[Goal of the exercise] Leave the pictures out and give every entry again exactly.

[Provided records]

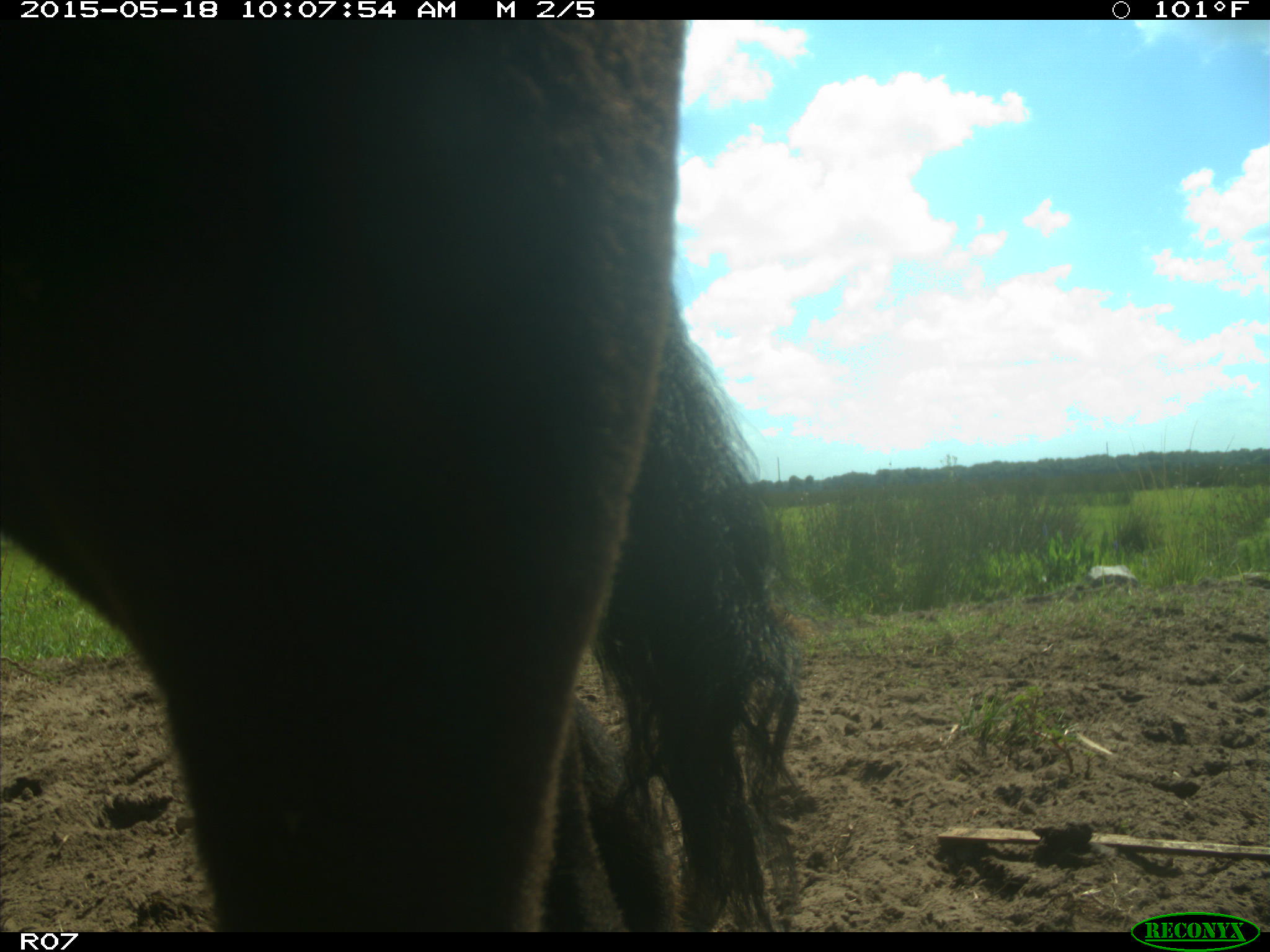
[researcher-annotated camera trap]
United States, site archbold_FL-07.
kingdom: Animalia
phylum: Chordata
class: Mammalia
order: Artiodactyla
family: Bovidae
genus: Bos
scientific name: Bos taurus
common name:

[Your solution]
[researcher-annotated camera trap]
United States, site archbold_FL-07.
kingdom: Animalia
phylum: Chordata
class: Mammalia
order: Artiodactyla
family: Bovidae
genus: Bos
scientific name: Bos taurus
common name:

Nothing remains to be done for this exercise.